Pearson published his first full length biography, “Doctor Darwin”, when he was 43. By the time of his death thirty four years later he had written another eighteen biographies, three travel books (all with Hugh Kingsmill), three books of reminiscences (one written with Malcolm Muggeridge), four collections of brief lives, a collection of short stories and essays, and a book on the craft of biographical writing, as well as numerous articles and talks.
In England he was the most popular and successful biographer of his time.
At the outbreak of World War I, Pearson enlisted immediately in the British Army but was soon invalided out when it was discovered that he suffered from tuberculosis. He volunteered for the Army Service Corps and was sent to Mesopotamia, whose climate was conducive to treatment for tuberculosis.
He recovered from that malady while there, but contracted several other diseases, septic sores, dysentery and malaria and was close to death on three occasions. he attributed his survival to his practice of reciting long passages of Shakespeare while critically ill.

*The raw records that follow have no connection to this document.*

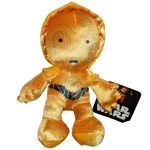 Jucarie din plus Star Wars C3P0, 19 cm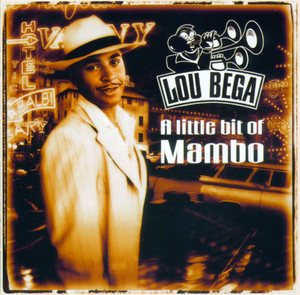 A Little Bit Of Mambo Albumcover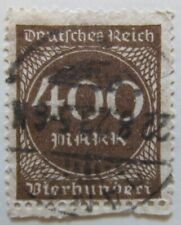A6P45F223 Germany 1923 400m used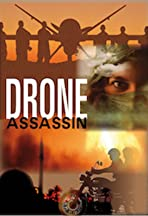 Drone Assassin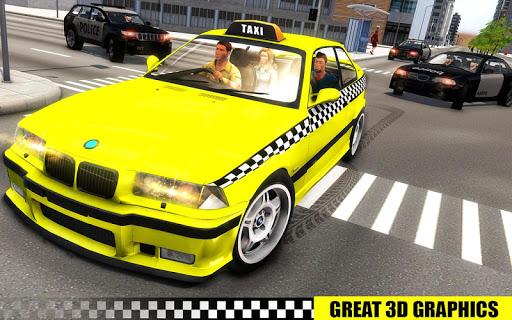 Multi-Level Taxi car Parking : Driving School 1.0 screenshots 1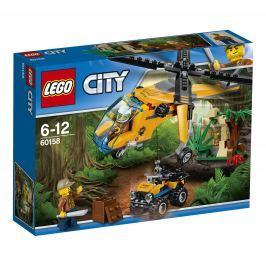 LEGO® City 60158 Jungle Explorers Nákladní helikoptéra do džungle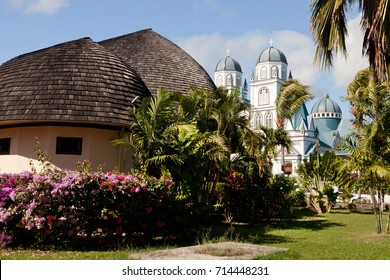 Faleo'o and immaculate Conception cathedral in Apia, Samoa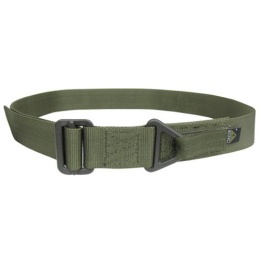 Condor Outdoor Tactical Rigger Belt LARGE/ XL - BLACK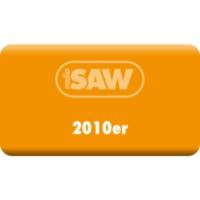 Logo of radio station radio SAW-2010er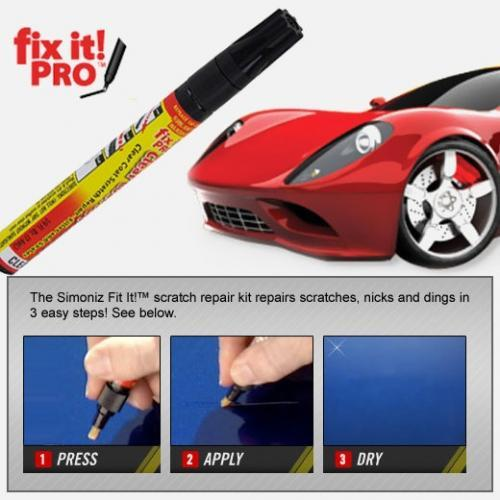 Fix It Pro Pen Car Scratch Repair Sealer Cover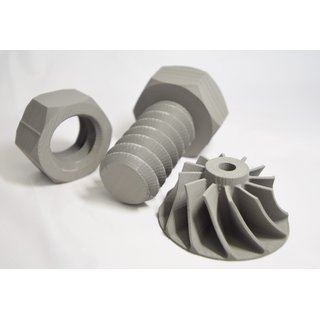 BASF Ultrafuse® 316L Stainless Steel Filament  | Ø 2,85 | 3.000 g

He distinguished himself under fire, and on one occasion received a severe headwound from shrapnel. He was subsequently awarded the Military Cross.
He returned to the stage after it was over, and in 1921, met Hugh Kingsmill, and encounter which, thanks to Hugh Kingsmill’s charismatic friendship and influence, changed his life.
In 1926 the anonymously-published Whispering Gallery, purporting to be diary pages from leading political figures, caused him to be prosecuted for attempted fraud. He won the case.
A mutual interest in Frank Harris led to his meeting Hugh Kingsmill in 1921, and the two formed a close friendship. Hugh Kingsmill dropped his last name when he began publishing biographies and novels and was known both professionally and privately as Hugh Kingsmill. Together they wrote three books of a unique mix of travel writing, reminiscence, and literary gossip. Hugh Kingsmill died in 1949.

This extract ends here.